Um primeiro passo Europeu?
Este é um primeiro passo, mas após a pandemia passar será preciso recuperar a capacidade instalada das empresas e o PIB potencial.
Na quinta-feira passada, o Eurogrupo chegou a um acordo para uma resposta económica e financeira imediata à crise do Covid-19. Este acordo chegou após algumas semanas de impasse e debate. Temos, em primeiro lugar, que ter sempre presente alguns princípios básicos sobre a União Europeia e a zona Euro. Já passaram quase 35 anos desde que aderimos à então CEE (1986). Já passaram quase 30 desde que assinamos o Tratado de Maastricht (1992). Já passaram mais de 20 desde que assinámos o Pacto de Estabilidade e Crescimento (1997) e aderimos à moeda única (1999).
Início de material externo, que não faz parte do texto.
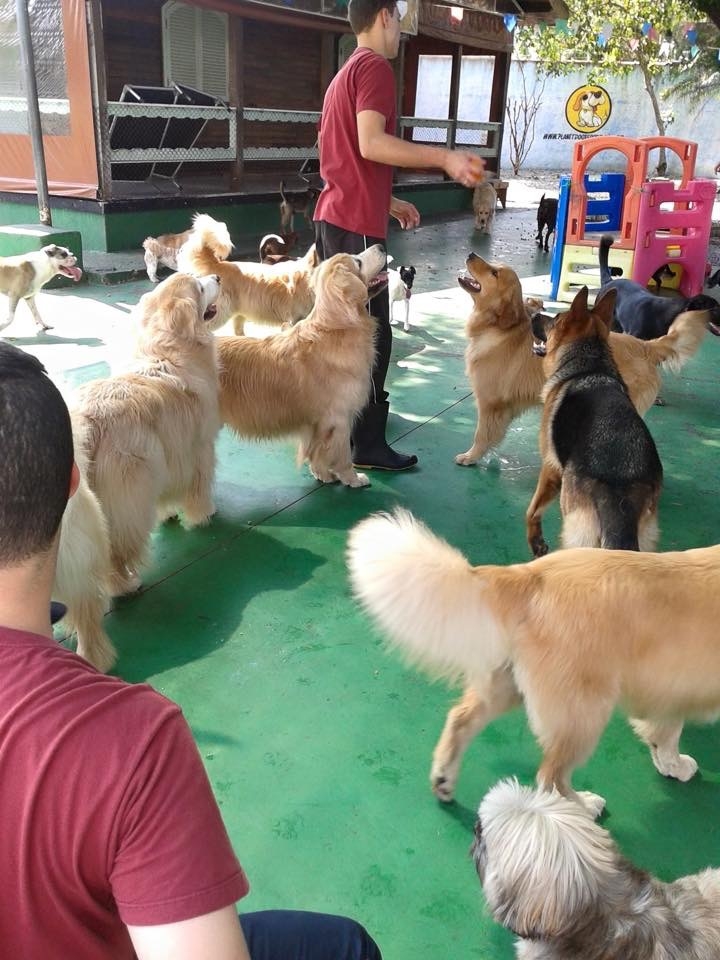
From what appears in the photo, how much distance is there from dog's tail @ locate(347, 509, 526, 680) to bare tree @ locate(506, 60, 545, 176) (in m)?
29.7

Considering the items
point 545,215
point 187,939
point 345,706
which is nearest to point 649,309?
point 345,706

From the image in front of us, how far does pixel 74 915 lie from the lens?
0.72 meters

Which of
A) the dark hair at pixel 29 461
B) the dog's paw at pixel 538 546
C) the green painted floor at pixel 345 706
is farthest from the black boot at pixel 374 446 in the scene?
the dark hair at pixel 29 461

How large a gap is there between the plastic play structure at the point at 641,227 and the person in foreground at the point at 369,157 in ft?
16.2

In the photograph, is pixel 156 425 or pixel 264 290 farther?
pixel 264 290

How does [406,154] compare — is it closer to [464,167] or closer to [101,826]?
[464,167]

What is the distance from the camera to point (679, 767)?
94.0 inches

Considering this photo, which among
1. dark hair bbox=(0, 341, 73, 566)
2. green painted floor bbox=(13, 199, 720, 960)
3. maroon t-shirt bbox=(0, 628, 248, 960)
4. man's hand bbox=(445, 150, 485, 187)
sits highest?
man's hand bbox=(445, 150, 485, 187)

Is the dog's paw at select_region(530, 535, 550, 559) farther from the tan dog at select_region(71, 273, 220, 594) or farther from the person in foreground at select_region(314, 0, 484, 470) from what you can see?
the tan dog at select_region(71, 273, 220, 594)

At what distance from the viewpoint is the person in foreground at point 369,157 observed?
3842mm

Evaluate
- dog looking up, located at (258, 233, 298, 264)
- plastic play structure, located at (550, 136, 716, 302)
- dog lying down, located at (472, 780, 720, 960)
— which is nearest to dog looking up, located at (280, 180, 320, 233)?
dog looking up, located at (258, 233, 298, 264)

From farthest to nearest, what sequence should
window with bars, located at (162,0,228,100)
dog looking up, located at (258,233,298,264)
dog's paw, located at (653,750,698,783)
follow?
window with bars, located at (162,0,228,100) → dog looking up, located at (258,233,298,264) → dog's paw, located at (653,750,698,783)

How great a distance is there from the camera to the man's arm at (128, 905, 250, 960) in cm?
71

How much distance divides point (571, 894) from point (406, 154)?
340 centimetres
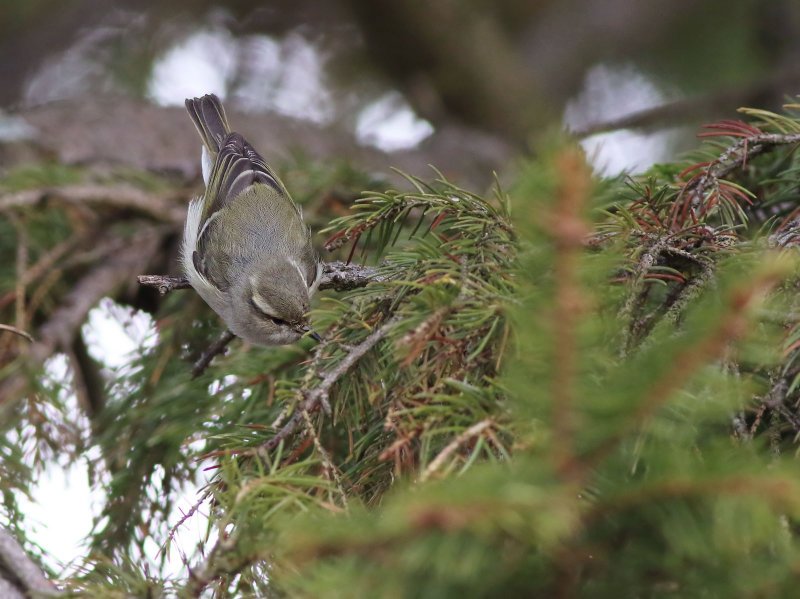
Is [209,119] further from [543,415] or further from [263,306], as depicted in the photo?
[543,415]

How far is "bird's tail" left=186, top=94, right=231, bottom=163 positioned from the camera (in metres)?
3.97

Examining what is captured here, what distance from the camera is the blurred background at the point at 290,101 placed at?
9.82 feet

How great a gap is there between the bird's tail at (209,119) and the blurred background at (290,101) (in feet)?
0.59

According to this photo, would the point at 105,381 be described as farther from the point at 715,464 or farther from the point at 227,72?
the point at 227,72

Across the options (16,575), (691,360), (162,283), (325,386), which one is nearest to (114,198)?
(162,283)

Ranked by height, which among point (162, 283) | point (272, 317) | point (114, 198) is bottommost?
point (162, 283)

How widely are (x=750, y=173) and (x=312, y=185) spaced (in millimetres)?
1767

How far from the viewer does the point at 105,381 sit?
3.05m

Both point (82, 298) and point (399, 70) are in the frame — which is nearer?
point (82, 298)

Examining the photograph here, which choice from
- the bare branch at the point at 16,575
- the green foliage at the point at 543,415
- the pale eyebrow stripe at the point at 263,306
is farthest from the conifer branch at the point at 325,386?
the pale eyebrow stripe at the point at 263,306

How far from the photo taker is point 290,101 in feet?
18.5

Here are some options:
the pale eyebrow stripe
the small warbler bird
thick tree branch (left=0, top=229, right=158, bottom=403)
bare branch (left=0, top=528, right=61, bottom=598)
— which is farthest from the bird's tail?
bare branch (left=0, top=528, right=61, bottom=598)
Mas extraordinariamente, há 4 princípios basilares da Zona Euro (o primeiro também se aplica à União Europeia) que continuam a ser ignorados por muitos dos que participam no debate público e político:
Primeiro, as decisões mais relevantes da União Europeia e da zona Euro têm de ser tomadas por unanimidade dos países (28 Estados Membros no caso das decisões da União – em breve serão 27 – e 19 no caso das decisões da Zona Euro).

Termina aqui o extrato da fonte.